_Your tasks_:
1. Translate this sentence from the cryptogram thread into Spanish: "A cryptogram is a phrase written out in code, where each letter is represented by another."
2. Output the passage of the cryptogram thread starting at "Clue: a Noldo" and ending at "find that out?".

[[ Document excerpt, beginning ]]

# Cryptogram Game



## Confusticated (Apr 12, 2003)

A cryptogram is a phrase written out in code, where each letter is represented by another. 

So if Y is code for A, then Y will be in place of A throughout the phrase.

This phrase is found in The Silmarillion:

'MGX, Q SWQSUW QA ZGW EQURQH,' GW

YHJNR, 'MGX KGQCUR MW UQEDWH KWHBW

ZGW LWPUQCK BPUPH, MGQ YPEEQZ OWWS

CK EQH WBWE ZGWJH QME HWPUT KWYCHW

AHQT ZGWJH WEWTX?...

Clue: a Noldo speaks


----------



## Beleg (Apr 12, 2003)

How do we know that which "cryptic symbol" is for which Alphabet of English. Like "Cryptic Q" can be for any Alphabet of the English letter. How do we know that which symbol is for which alphabet or how can we find that out?

[[ Document excerpt, end ]]
[[ Provided data, beginning ]]

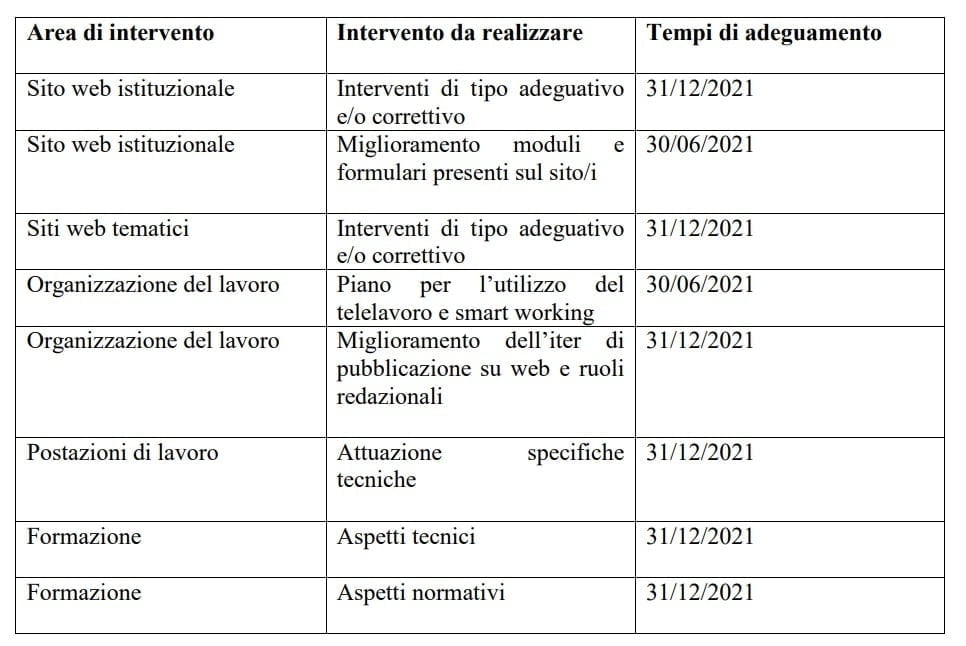 | Area di intervento | Intervento da realizzare | Tempi di adeguamento |
|---|---|---|
| Sito web istituzionale | Interventi di tipo adeguativo e/o correttivo | 31/12/2021 |
| Sito web istituzionale | Miglioramento moduli e formulari presenti sul sito/i | 30/06/2021 |
| Siti web tematici | Interventi di tipo adeguativo e/o correttivo | 31/12/2021 |
| Organizzazione del lavoro | Piano per l'utilizzo del telelavoro e smart working | 30/06/2021 |
| Organizzazione del lavoro | Miglioramento dell'iter di pubblicazione su web e ruoli redazionali | 31/12/2021 |
| Postazioni di lavoro | Attuazione specifiche tecniche | 31/12/2021 |
| Formazione | Aspetti tecnici | 31/12/2021 |
| Formazione | Aspetti normativi | 31/12/2021 |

[[ Provided data, end ]]

_Answers to each task_:
1. Un criptograma es una frase escrita en clave, en la que cada letra está representada por otra.

2.
Clue: a Noldo speaks


----------



## Beleg (Apr 12, 2003)

How do we know that which "cryptic symbol" is for which Alphabet of English. Like "Cryptic Q" can be for any Alphabet of the English letter. How do we know that which symbol is for which alphabet or how can we find that out?